Titus began to ask, “H-how’s that power go with me?”

But he never heard an answer as Porcupine Brush knelt to pick up the hide. As soon as he had the sacred skin in hand and was standing to return it to his shoulders, the crowd erupted into joyous singing, trilling their tongues, laughter bubbling and washing over all of them.

Suddenly Bass felt himself turned, his right arm seized. He found a grinning Slays in the Night there at his shoulder, pumping his hand as if it were a forge bellows, up and down to beat the band. Goat Horn slid in next, taking the trapper’s hand from his son’s and shaking Bass’s arm while Slays in the Night stood there pounding Titus on the back.

“Time to saddle up, Scratch!” Hatcher called out as he and the others whirled about to take up their reins and climbed on the backs of their horses.

Hannah and some of the pack animals brayed and snorted with excitement as children shrieked, dogs howled and barked, and it seemed a thousand different hands reached out to touch Scratch from the crowd—merely to touch this white-man shaman before he left them.

“T-thank God!” Bass replied, yelling over all the noisy throats as one chief and old warrior after another shook hands with him. “I’m ’bout to get my arm yanked off here!”

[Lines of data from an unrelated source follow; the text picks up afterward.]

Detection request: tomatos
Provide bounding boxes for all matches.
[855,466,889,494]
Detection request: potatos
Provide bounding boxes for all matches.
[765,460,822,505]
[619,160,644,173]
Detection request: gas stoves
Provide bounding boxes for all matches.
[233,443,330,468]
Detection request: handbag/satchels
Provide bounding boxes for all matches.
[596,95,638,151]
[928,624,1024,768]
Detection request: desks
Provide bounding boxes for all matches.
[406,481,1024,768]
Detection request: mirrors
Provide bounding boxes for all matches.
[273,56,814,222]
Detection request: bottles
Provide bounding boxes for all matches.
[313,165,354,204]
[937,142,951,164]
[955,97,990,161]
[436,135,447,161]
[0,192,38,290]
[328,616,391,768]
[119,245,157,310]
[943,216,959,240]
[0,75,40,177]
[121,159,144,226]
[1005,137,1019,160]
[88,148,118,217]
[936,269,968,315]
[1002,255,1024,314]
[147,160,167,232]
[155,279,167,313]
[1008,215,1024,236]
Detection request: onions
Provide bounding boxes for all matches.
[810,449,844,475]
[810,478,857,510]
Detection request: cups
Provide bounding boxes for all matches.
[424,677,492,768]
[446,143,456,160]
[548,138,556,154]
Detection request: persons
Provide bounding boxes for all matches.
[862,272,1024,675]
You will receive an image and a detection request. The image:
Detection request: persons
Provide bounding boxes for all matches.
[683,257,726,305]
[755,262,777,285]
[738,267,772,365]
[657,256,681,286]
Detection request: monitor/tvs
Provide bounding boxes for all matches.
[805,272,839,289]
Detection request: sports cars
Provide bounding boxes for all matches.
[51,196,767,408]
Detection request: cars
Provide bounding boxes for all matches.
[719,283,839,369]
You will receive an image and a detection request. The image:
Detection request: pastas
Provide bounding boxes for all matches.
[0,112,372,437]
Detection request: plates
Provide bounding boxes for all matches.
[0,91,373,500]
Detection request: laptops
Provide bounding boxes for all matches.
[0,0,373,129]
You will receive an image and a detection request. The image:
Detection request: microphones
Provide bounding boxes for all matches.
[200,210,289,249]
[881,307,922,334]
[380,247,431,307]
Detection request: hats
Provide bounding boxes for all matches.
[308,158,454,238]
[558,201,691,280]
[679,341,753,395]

“Dammit, Scratch—ye ugly dog you! Get up! Get yer arse up now!” Hatcher hollered inches from his ear, his thick beard brushing the side of Bass’s head.

“Get away from me!”

“Eeegod—it ain’t ever’ day a man has his birthday!” Jack roared.

The long-maned, hairy-faced others were chattering and laughing, jigging and gaping, like a passel of slack-jawed town idiots.

“Leave me be!” Bass growled, attempting a second time to pull the buffalo robe back over his head.